RELATED PARTY OBLIGATIONS: Collectively, all
indebtedness, covenants, liabilities, obligations,
agreements and undertakings due to, or made for
the benefit of, the Lender or any of the other
Meditrust Entities by the Borrower or any other
member of the Borrowing Group or any of their
respective Affiliates in connection with any of
the properties described in Exhibit F to the
Agreement Regarding Related Transactions, as the
same may be modified and amended from time to
time; whether such indebtedness, covenants,
liabilities, obligations, agreements and/or
undertakings are direct or indirect, absolute or
contingent, liquidated or unliquidated, due or to
become due, joint, several or joint and several,
primary or secondary, now existing or hereafter
arising.

RENT INSURANCE PROCEEDS: As defined in Section
8.8.

RENTS: As defined in the Mortgage.

RENOVATION ESCROW AGREEMENT: As defined in Section
4.1:

RESIDENT AGREEMENT: All contracts, agreements and
consents executed by or on behalf of any resident
or other Person seeking services at the Facility,
including, without limitation, assignments of
benefits and guarantees.

RETAINAGE: As defined in Section 8.2.

SECURED PROPERTY: As defined in Section 14.1.

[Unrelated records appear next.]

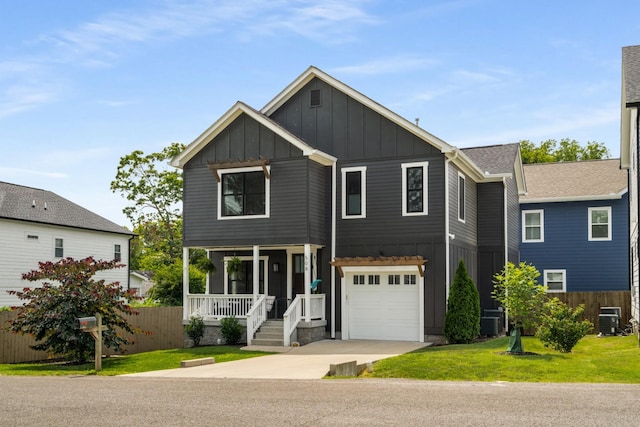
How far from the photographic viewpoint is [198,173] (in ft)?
83.4

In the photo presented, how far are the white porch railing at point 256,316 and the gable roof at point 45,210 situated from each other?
15.5m

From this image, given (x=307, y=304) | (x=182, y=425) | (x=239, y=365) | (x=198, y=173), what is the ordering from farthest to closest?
(x=198, y=173)
(x=307, y=304)
(x=239, y=365)
(x=182, y=425)

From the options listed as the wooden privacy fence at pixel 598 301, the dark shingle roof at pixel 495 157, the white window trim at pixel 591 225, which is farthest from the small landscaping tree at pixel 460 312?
the white window trim at pixel 591 225

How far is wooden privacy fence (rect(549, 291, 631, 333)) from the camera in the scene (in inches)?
1114

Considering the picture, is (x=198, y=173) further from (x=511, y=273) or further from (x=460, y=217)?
(x=511, y=273)

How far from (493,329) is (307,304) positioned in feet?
22.0

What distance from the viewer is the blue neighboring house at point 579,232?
32344 millimetres

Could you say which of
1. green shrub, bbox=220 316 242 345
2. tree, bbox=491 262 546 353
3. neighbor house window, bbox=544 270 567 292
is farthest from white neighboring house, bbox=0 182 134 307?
tree, bbox=491 262 546 353

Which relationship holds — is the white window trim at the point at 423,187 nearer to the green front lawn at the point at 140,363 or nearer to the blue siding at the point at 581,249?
the green front lawn at the point at 140,363

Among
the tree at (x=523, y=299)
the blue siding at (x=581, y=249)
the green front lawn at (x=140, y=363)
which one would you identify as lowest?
the green front lawn at (x=140, y=363)

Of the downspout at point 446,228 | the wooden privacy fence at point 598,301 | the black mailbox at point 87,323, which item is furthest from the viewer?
the wooden privacy fence at point 598,301

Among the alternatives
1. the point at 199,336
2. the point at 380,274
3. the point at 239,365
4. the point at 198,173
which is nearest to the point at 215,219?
the point at 198,173

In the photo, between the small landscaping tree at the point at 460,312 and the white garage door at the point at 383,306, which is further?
the white garage door at the point at 383,306

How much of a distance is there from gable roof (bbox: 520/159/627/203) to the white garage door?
11.8m
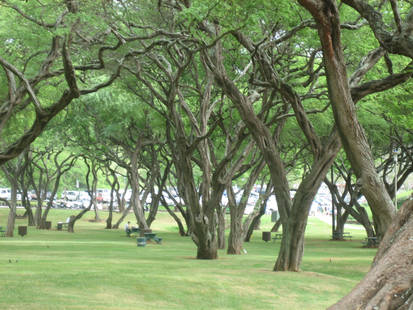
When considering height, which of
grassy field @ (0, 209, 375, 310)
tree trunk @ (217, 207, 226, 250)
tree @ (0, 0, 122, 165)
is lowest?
grassy field @ (0, 209, 375, 310)

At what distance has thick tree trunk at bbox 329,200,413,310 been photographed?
4906 mm

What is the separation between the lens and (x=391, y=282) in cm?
507

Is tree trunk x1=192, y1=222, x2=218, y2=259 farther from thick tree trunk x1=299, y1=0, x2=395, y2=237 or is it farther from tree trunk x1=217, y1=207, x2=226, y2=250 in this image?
thick tree trunk x1=299, y1=0, x2=395, y2=237

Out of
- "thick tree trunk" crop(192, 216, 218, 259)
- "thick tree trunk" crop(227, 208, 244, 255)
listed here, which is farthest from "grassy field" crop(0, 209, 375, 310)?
"thick tree trunk" crop(227, 208, 244, 255)

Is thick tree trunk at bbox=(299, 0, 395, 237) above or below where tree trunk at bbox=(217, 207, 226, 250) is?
above

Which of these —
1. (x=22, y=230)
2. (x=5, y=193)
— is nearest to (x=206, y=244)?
(x=22, y=230)

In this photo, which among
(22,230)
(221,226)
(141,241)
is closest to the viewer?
(221,226)

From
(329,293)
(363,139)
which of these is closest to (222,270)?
(329,293)

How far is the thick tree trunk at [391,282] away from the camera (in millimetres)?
4906

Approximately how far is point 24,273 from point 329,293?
22.9 ft

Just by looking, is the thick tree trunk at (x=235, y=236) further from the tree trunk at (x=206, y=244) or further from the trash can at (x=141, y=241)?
the trash can at (x=141, y=241)

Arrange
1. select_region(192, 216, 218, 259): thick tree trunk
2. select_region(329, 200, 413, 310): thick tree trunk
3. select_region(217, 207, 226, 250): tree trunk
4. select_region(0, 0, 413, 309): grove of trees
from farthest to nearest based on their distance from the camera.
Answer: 1. select_region(217, 207, 226, 250): tree trunk
2. select_region(192, 216, 218, 259): thick tree trunk
3. select_region(0, 0, 413, 309): grove of trees
4. select_region(329, 200, 413, 310): thick tree trunk

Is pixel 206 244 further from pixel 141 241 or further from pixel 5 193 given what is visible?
pixel 5 193

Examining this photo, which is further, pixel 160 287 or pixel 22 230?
pixel 22 230
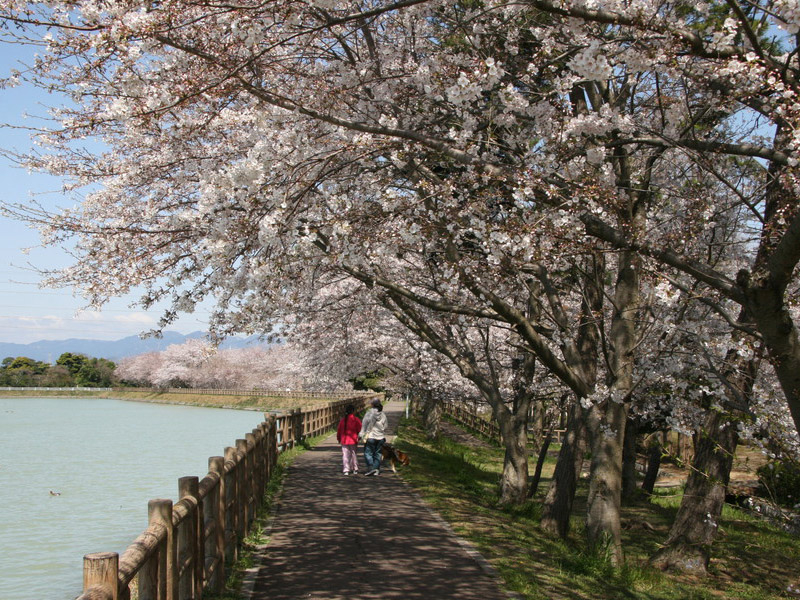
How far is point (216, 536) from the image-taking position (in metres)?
6.89

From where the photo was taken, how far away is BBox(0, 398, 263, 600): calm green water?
575 inches

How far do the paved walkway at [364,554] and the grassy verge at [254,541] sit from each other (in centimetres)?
14

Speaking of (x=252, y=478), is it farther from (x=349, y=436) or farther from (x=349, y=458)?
(x=349, y=458)

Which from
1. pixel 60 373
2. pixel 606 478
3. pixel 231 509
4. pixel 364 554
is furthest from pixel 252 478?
pixel 60 373

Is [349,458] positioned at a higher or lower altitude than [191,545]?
lower

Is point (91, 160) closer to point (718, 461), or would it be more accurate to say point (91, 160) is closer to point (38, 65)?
point (38, 65)

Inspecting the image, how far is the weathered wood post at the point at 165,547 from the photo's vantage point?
463 centimetres

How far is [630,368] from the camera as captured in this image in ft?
33.9

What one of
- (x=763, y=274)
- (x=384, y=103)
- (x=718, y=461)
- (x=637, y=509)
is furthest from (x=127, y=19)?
(x=637, y=509)

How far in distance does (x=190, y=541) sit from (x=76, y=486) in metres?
21.5

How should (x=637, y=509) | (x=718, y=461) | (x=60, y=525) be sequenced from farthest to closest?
(x=60, y=525) < (x=637, y=509) < (x=718, y=461)

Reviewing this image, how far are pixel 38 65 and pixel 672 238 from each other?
6.36 m

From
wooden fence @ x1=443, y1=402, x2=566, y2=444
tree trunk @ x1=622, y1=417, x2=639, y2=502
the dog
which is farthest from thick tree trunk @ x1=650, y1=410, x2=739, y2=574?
wooden fence @ x1=443, y1=402, x2=566, y2=444

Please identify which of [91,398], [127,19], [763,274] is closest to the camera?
[763,274]
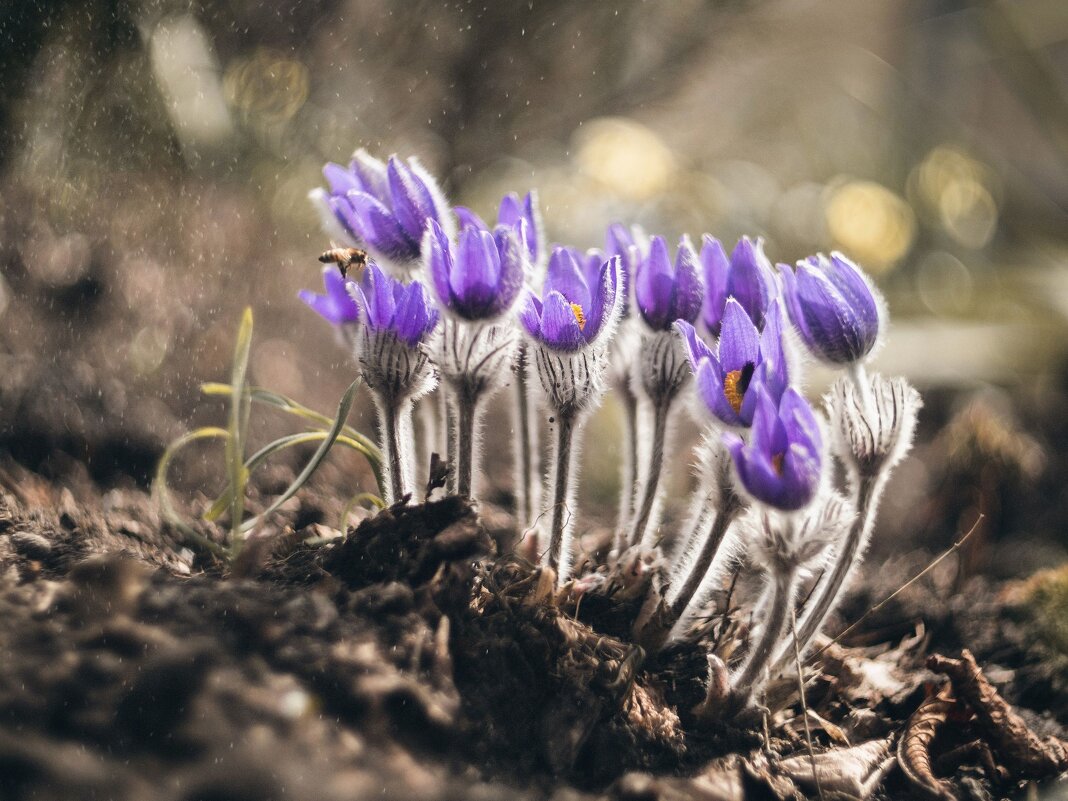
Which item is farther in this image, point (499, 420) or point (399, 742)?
point (499, 420)

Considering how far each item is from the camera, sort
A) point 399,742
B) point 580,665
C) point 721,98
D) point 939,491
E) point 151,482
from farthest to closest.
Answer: point 721,98
point 939,491
point 151,482
point 580,665
point 399,742

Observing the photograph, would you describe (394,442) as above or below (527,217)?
below

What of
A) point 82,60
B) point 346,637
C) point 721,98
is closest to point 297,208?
point 82,60

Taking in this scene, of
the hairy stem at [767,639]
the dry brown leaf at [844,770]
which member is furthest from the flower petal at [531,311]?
the dry brown leaf at [844,770]

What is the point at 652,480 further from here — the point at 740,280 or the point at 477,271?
the point at 477,271

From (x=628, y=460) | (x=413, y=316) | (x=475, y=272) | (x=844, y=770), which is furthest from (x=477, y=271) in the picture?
(x=844, y=770)

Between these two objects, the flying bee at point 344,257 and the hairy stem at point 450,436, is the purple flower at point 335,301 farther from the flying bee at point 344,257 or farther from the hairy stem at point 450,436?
the hairy stem at point 450,436

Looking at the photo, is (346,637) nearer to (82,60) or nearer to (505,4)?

SUBSIDIARY OR SUBSIDIARIES: With respect to any
Person, any corporation or other entity of which
such Person, directly, or indirectly, through
another entity or otherwise, owns, or has the
right to control or direct the voting of, fifty
percent (50%) or more of the outstanding capital
stock or other ownership interest having general
voting power (under ordinary circumstances).

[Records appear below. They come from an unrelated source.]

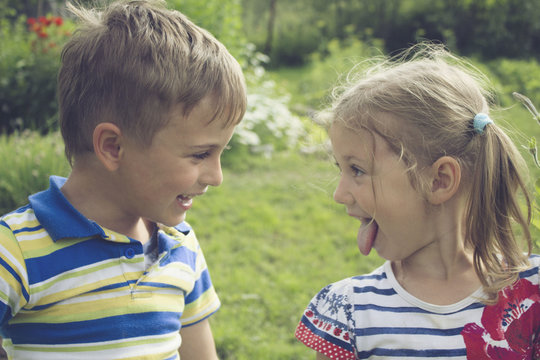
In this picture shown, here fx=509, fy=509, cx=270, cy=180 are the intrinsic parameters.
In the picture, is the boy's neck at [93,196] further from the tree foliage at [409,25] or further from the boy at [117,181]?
the tree foliage at [409,25]

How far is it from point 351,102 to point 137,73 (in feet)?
2.25

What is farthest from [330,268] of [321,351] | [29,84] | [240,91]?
[29,84]

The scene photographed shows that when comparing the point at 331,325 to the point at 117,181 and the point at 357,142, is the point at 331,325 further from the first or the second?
the point at 117,181

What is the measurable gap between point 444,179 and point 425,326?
1.52 feet

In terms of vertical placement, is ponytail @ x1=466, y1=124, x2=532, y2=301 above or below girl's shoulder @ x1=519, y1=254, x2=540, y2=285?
above

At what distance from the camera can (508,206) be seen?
165 cm

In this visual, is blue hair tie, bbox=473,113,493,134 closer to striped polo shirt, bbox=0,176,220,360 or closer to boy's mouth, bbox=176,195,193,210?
boy's mouth, bbox=176,195,193,210

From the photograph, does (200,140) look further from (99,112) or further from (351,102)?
(351,102)

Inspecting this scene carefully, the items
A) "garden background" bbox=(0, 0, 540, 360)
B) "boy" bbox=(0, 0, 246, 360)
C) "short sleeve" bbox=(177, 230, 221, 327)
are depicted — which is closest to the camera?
"boy" bbox=(0, 0, 246, 360)

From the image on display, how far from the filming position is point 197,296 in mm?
1844

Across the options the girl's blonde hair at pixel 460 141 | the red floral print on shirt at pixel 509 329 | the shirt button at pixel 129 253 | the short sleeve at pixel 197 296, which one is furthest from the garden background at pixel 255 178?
the shirt button at pixel 129 253

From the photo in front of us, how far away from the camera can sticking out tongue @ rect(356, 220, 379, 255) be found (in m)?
1.69

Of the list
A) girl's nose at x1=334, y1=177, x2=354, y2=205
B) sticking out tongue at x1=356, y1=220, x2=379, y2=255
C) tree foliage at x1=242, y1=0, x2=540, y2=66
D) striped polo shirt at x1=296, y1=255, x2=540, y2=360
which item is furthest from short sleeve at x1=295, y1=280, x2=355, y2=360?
tree foliage at x1=242, y1=0, x2=540, y2=66

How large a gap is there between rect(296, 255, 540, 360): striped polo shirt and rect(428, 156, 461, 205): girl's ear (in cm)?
32
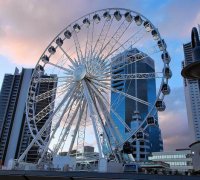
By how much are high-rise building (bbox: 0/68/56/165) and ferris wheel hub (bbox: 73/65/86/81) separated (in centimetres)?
7705

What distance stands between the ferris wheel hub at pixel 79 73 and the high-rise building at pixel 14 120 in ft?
253

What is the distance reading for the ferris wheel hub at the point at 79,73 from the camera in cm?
3278

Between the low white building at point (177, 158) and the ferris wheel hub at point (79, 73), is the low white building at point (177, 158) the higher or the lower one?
the higher one

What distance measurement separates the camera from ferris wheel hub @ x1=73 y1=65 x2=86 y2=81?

SUBSTITUTION DATE: As defined in Section 14.1.

SUBSTITUTION DOCUMENTS: As defined in Section 14.1

SUBSTITUTION NOTICE: As defined in Section 14.1

SUBSTITUTION RIGHT: As defined in Section 14.1

TAKING: A taking or voluntary conveyance of the
Mortgaged Property, or any interest therein or
right accruing thereto, or use thereof, as the
result of, or in settlement of, any Condemnation
or other eminent domain proceeding affecting the
Mortgaged Property whether or not the same shall
have actually been commenced.

TERM: The period from the Closing Date through the
Maturity Date or any Extended Maturity Date, as
the case may be.

THIRD PARTY PAYOR PROGRAMS: Collectively, all
third party payor programs in which the Borrower
presently or in the future may participate,
including, without

                        90


limitation, Medicare, Medicaid, Blue Cross and/or
Blue Shield, Managed Care Plans, other private
insurance programs and employee assistance
programs.

THIRD PARTY PAYORS: Collectively, Medicare,
Medicaid, Blue Cross and/or Blue Shield, private
insurers and any other Person which presently or
in the future maintains Third Party Payor
Programs.

TITLE COMPANY: As defined in Section 14.2

TITLE POLICY: As defined in Section 13.7.

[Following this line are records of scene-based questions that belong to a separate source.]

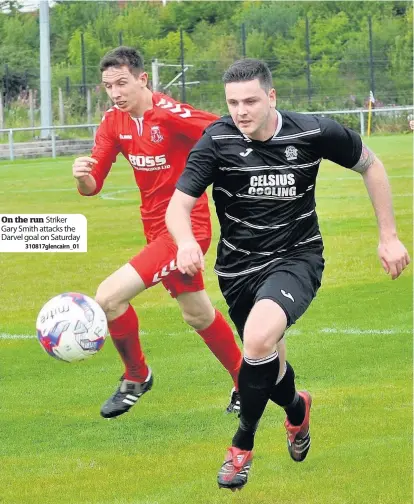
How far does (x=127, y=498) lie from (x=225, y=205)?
1510 millimetres

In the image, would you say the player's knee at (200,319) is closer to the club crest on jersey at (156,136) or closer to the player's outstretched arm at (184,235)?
the club crest on jersey at (156,136)

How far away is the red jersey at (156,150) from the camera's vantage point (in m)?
6.97

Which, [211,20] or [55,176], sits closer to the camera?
[55,176]

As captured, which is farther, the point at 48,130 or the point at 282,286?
the point at 48,130

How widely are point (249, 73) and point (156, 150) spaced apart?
1705 millimetres

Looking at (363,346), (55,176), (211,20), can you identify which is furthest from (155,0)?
(363,346)

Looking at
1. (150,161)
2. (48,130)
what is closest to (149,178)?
(150,161)

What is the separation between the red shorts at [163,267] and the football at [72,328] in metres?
0.37

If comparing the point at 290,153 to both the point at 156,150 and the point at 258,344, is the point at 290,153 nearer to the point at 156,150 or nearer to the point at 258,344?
the point at 258,344

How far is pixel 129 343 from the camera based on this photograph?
701cm

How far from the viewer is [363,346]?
8734mm

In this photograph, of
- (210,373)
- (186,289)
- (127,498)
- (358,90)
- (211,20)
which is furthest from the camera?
(211,20)

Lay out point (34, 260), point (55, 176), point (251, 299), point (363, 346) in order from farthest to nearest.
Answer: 1. point (55, 176)
2. point (34, 260)
3. point (363, 346)
4. point (251, 299)

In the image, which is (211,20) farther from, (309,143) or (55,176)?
(309,143)
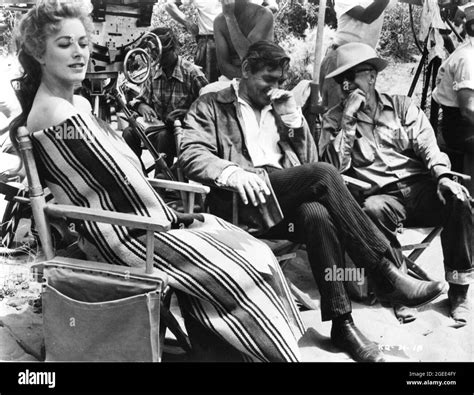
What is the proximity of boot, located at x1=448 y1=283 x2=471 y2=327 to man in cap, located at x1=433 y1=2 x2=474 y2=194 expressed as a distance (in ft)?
2.26

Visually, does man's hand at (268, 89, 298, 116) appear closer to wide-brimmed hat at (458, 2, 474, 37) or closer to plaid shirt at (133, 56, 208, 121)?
plaid shirt at (133, 56, 208, 121)

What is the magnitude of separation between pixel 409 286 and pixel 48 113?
1.91m

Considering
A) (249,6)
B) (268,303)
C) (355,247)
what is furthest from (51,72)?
(355,247)

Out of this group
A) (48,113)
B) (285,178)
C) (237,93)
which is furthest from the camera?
(237,93)

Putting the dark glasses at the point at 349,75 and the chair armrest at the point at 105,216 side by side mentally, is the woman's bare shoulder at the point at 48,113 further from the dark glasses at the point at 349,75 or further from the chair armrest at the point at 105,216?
Answer: the dark glasses at the point at 349,75

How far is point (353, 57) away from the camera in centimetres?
375

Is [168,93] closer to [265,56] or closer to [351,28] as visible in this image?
[265,56]

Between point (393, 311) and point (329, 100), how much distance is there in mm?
1211

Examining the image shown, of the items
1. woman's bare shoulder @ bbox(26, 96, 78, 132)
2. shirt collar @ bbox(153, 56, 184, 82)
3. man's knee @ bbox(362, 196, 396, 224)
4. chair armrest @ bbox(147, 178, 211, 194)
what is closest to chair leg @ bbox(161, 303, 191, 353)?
chair armrest @ bbox(147, 178, 211, 194)

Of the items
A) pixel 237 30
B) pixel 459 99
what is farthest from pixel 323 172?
pixel 459 99

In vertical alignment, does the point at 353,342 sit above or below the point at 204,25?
below

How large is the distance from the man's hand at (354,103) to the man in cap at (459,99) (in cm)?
51

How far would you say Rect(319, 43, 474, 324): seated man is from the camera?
12.2ft

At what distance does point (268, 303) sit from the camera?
304cm
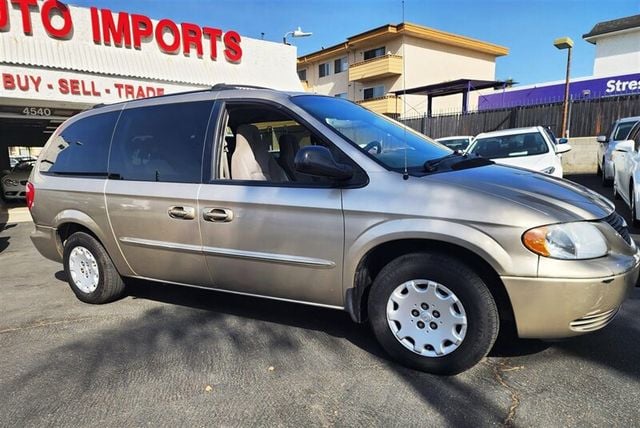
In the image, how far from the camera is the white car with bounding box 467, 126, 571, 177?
880 cm

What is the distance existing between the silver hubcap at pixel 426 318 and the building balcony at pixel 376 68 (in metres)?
29.8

UCC: Uniform Commercial Code as adopted in the
State of Texas.

UNAVIODABLE DELAYS : Delays due to strikes,
lockouts, inability to procure materials, power
failure, acts of God, Governmental restrictions,
enemy action, civil commotion, fire, unavoidable
casualty or other causes beyond the control of the
party responsible for performing an obligation
hereunder, provided that lack of funds shall not
be deemed a cause beyond the control of any party
hereto.

UNSUITABLE FOR ITS PRIMARY INTENDED USE: By reason
of Casualty or Taking, in the good faith judgment
of Lender, the Facility cannot be operated on a
commercially practicable basis for the Primary
Intended Use, taking into account, among other
relevant factors, the number of usable units or
beds affected by such Casualty or Taking.

UPGRADE RENOVATIONS: Repair and refurbishing other
than normal janitorial, cleaning and maintenance
activities.

WORK: As defined in Section 82.

WORK CERTIFICATES: As defined in Section 8.2.